INESI – Pouvez-vous vous présenter (cursus scolaire et universitaire, vie professionnelle) ?
Leilla Diana Kaman (LDK) : Je m’appelle Leila Diana Kaman. Je suis née d’un père Targui de Bankilaré et d’une mère Béninoise de Ouidah. J’ai effectué toute ma scolarité à Niamey ; une partie du primaire à l’école Lako, le collège et lycée au Bosso, puis ma terminale au Lycée Bombey.
J’ai ensuite continué mes études en France ; plus précisément à Nice. Ne me demandez pas pourquoi cette ville ; certainement que j’ai dû choisir l’endroit le plus chaud de la France (rires). J’y ai obtenu une licence en Économie Gestion option Administration Économique et Sociale. Je suis ensuite monté sur Paris pour l’obtention d’une maîtrise en Finance option Banque/Assurance.
Après cette maîtrise, j’ai très vite intégré un Cabinet de Gestion de Patrimoine à Paris, en tant que stagiaire puis Responsable Back Office, et enfin Directrice Administrative et Financière (DAF) à la Direction Financière. Cette expérience a durée 8 ans.
En parallèle de toutes ces années au sein de ce cabinet à affiner mon expertise en Gestion d’entreprise et en finance, je nourrissais l’envie de me rapprocher des problématiques rencontrées en Afrique, qui m’étaient encore plus évidentes lors de mes voyages au Niger et dans d’autres pays de la sous-région.
C’est ainsi que j’ai décidé en 2015 de passer un diplôme en Relations Internationales au Centre d’Études Diplomatiques et Stratégiques, à Paris. Mon mémoire, portant sur « Les défis du Sahel : ressources, développement & sécurité », m’a permis de prendre conscience des enjeux de notre société et de l’importance de s’impliquer dans le développement de nos pays, en tant que Diaspora.
J’ai commencé à m’intéresser aux différents leviers d’actions, dont l’entrepreneuriat, plus précisément celui des jeunes, qui représentent la majorité de la population sahélienne.
Pour mettre mes compétences au service de la diaspora, j’ai intégré de 2015 à 2017 le CoNiF (Conseil des Nigériens de France) en tant que Responsable Développement Durable, accompagnant les porteurs de projets associatifs et entrepreneuriaux.
Afin d’accompagner efficacement le développement des porteurs de projets & entrepreneurs, je me suis remise dans les études, toujours en parallèle de mon emploi, mais cette fois-ci dans le coaching d’entrepreneur.
Ainsi après un diplôme d’accompagnateur de startups obtenu en 2017 à l’Université Dauphine à Paris, et huit années d’expérience dans le milieu financier, j’accompagne aujourd’hui les porteurs de projets, les associations et les entreprises en France et en Afrique, à travers ma structure DLC France Conseil. Je suis également la Co-fondatrice de DLCoworking Niger, un espace de Coworking & Conseil basé à Niamey, qui accompagne et mets à disposition un espace de travail dédié aux femmes et jeunes entrepreneurs du Niger.
Je milite pour la prise en compte de la diaspora comme partie intégrante dans le développement de nos pays ; la collaboration entre les jeunes de la diaspora et ceux du pays ; le changement de paradigme dans la construction des projets et l’implication des ressources locales.

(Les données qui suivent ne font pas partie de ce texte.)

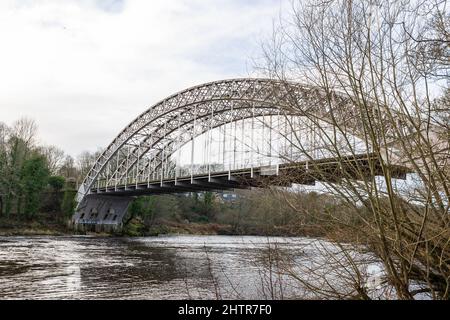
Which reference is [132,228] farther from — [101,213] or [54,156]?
[54,156]

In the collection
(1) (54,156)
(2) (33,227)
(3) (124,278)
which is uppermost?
(1) (54,156)

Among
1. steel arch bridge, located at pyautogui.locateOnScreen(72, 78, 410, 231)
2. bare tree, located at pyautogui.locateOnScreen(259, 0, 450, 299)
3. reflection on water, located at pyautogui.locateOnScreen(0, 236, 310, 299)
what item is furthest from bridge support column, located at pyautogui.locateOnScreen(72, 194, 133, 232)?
bare tree, located at pyautogui.locateOnScreen(259, 0, 450, 299)

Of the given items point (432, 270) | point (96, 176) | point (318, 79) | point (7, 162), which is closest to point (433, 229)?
point (432, 270)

Site web : https://dlcoworking.com/
INESI – Avec votre expérience associative pourriez-vous nous indiquer la place de la diaspora nigérienne dans le transfert de fonds et la mise en place de projets locaux au Niger ? Quels sont les mécanismes pour réussir à mobiliser des ressources pour le Niger ?
LDK : Selon la banque mondiale, les transferts de fonds de la diaspora africaine subsaharienne ont atteint 46 milliards de dollars en 2018, contre 42 milliards l’année précédente. Le Nigéria figure en tête des pays bénéficiaires avec 23,4 milliards de dollars reçus de sa diaspora en 2018. Le Niger lui, totalise 282 millions de dollars d’entrées de fonds de migrants qui participent à hauteur de 3% du PIB.
La dernière étude sur les spécificités de ces transferts de fonds sur le Niger date de 2013 par la BCEAO. Ainsi on y découvre que l’Afrique constitue la principale source de provenance des transferts reçus au Niger (61,5%), notamment la côte d’ivoire et le Nigéria ; ce qui s’explique par l’importance des immigrés nigériens qui y résident. L’Europe vient en 2nd position (30,7%) avec en tête la Belgique, les Pays-Bas puis la France. La majorité des fonds est destinée à la consommation courante des familles, par conséquent, non créateurs de richesses pour le pays.
Il serait intéressant de refaire cette étude pour voir l’évolution de ce schéma. Il est évident que pour avoir un impact sur le long terme et participer au développement, la diaspora nigérienne doit continuer à s’organiser notamment dans le cadrage des projets à destination du Niger.
Cela passe par exemple par la mise en place d’un fonds d’investissement qui permettrait à la diaspora d’investir son épargne dans les startups locales à fort potentiel et dans les projets répondant aux besoins de bases (Santé, sécurité alimentaire, Éducation etc..). Le Conseil des Nigériens de France (CoNiF) travaille actuellement sur cet aspect.
Également, l’État pourrait émettre des bonds diaspora pour mobiliser l’épargne des nigériens de l’extérieur dans des projets industriels, d’infrastructures, immobiliers etc… Ce mécanisme a l’avantage de rassurer l’épargnant quant à l’utilisation de ses fonds.
Nous devons également trouver le moyen de passer outre les grandes structures de transferts de fonds qui sont assez onéreuses. Pourquoi pas une open innovation entre La poste Nigérienne et une startup locale qui développerait une solution de transfert de fonds dédiée à tous les nigériens de l’extérieurs ?
En résumé, nous devons allier initiatives privées & publiques pour réussir à mobiliser les ressources de la diaspora nigérienne.
INESI – Vous avez co-fondé DLCoworking Niger. Quels sont vos buts et objectifs ?
LDK : DLCoworking (DLC) Niger a été créée en 2017. Notre vision est de révéler le potentiel nigérien en offrant un cadre de travail agréable et un accompagnement sur mesure aux femmes et aux jeunes entrepreneurs porteurs de projets.

© DLC
DLC est née d’une volonté d’une part, d’avoir un impact dans mon pays, et d’autre part d’intégrer la diaspora en tant que levier de développement. Adepte de l’intelligence collective, la création d’un espace de Co-Working s’est très vite imposée.

© DLC
Nous sommes deux nigériennes à l’origine de la création de DLC, l’une de la diaspora et l’autre vivant au Niger. En effet, nous faisions le constat que nous, femmes nigériennes, ne travaillions pas assez ensemble alors que nous avons tellement à nous apporter mutuellement. Ainsi, DLC mise sur la complémentarité des compétences et des actions car, c’est ainsi que naissent les projets d’impact à long terme.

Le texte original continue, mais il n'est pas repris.